The first thing you notice when you log in is your Google Mail preview. This is a handy display of the most recent e-mails in your account. You can display your favorite Google Apps at the top of the page. If you click the small settings icon next the Favorites title, you will scroll through a huge list of possible Google products, some of which I’d forgotten about or never heard of, like Notebook or Mapmaker. GPanion has not kept this list current, so you will occasionally find an app that no longer exists. In some cases, like Timeline, it forwards to News. In others, like Google Fastflip, it just spits back an error page.
You can also select non-Google services like Github and eLance. Not that useful for lawyers, but you can create an “app” for any Web site, so you could have one that links out to Westlaw or to some other Web-based service used by your firm. Once you have selected and created your apps, you can drag them from the app screen onto your favorites. Since each user can have their own favorites, it allows for flexibility in pulling together an individual’s dashboard.
There is a link to search within the dashboard which, like most other apps or favorites, take you out of the dashboard to the Google search page. Links to your big-a Google Apps – mail, tasks, calendar, docs – are listed under a heading for Google Data. I like having quick access to Reader – an RSS feed reader that is free from Google but that does not appear on the black toolbar – as well.
The biggest drawback to this dashboard is that you can’t do anything on it directly. Apps and other resources open in new windows. Although you can preview your mail, you can’t delete it in this view, just click to open it. The same for your documents, where you can open a recent document but there are no other tools available except to create a new one (you can click a compose button for mail too) and it opens up a new window in the appropriate service. There are obvious efficiencies merely by just bringing these services together but it would seem that a bit more integration would make it more powerful.

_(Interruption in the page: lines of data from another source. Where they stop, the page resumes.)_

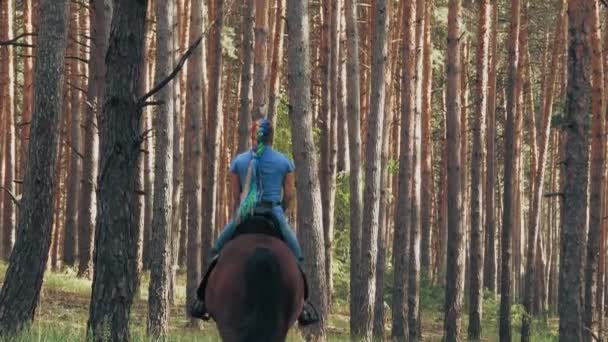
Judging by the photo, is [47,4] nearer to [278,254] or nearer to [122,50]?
[122,50]

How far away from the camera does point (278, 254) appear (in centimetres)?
799

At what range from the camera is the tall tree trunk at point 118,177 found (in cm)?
872

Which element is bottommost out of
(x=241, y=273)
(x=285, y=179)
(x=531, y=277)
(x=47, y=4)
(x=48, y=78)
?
(x=531, y=277)

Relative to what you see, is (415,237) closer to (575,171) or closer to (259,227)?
(575,171)

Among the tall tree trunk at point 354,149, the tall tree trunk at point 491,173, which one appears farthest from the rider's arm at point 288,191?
the tall tree trunk at point 491,173

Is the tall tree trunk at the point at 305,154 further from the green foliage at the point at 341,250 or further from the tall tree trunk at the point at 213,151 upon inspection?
the green foliage at the point at 341,250

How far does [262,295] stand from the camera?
7.80 m

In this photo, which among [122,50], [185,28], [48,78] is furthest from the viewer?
[185,28]

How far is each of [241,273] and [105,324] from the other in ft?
5.21

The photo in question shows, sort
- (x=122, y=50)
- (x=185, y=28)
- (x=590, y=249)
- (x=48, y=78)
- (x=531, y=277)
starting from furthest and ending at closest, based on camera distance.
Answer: (x=531, y=277) < (x=185, y=28) < (x=590, y=249) < (x=48, y=78) < (x=122, y=50)

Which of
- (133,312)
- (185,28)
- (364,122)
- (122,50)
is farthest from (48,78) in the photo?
(364,122)

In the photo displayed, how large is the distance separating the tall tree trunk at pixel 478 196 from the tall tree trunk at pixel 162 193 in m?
10.7

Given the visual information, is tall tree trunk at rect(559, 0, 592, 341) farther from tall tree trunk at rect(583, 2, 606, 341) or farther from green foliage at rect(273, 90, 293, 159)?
green foliage at rect(273, 90, 293, 159)

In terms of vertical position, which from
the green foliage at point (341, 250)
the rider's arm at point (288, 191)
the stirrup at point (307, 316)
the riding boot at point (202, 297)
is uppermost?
the rider's arm at point (288, 191)
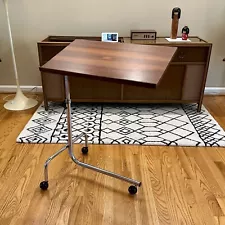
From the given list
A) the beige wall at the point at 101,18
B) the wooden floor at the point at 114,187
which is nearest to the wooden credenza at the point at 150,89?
the beige wall at the point at 101,18

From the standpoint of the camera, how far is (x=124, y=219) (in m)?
1.58

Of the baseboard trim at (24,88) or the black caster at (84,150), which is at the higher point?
the baseboard trim at (24,88)

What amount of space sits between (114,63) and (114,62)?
2 centimetres

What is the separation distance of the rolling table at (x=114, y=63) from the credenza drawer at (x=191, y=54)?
1046 millimetres

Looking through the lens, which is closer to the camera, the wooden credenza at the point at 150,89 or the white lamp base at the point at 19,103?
the wooden credenza at the point at 150,89

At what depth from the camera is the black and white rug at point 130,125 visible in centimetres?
237

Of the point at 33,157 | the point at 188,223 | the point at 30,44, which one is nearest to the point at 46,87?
the point at 30,44

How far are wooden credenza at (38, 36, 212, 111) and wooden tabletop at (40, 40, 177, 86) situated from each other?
1.00 metres

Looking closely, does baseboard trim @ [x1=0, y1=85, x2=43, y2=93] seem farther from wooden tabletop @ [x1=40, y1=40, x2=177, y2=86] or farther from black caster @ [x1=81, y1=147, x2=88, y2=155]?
wooden tabletop @ [x1=40, y1=40, x2=177, y2=86]

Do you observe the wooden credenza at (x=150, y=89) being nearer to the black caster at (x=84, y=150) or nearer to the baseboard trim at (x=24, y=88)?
the baseboard trim at (x=24, y=88)

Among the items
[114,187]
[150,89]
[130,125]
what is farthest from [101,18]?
[114,187]

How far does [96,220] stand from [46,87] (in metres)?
1.65

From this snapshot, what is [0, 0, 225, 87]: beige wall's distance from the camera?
3.00m

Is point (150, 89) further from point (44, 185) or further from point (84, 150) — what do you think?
point (44, 185)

GPanion bills itself as a business intranet tool – a single user is free but a small law firm will need to pay – and you can see how a cloud-based law firm could use it to create an online interface to many applications. It’s Web-based so it will work on any device that can get to the Internet with a Web browser. If you are an active user of Google’s apps, it’s worth activating a free account and seeing if this makes you more productive.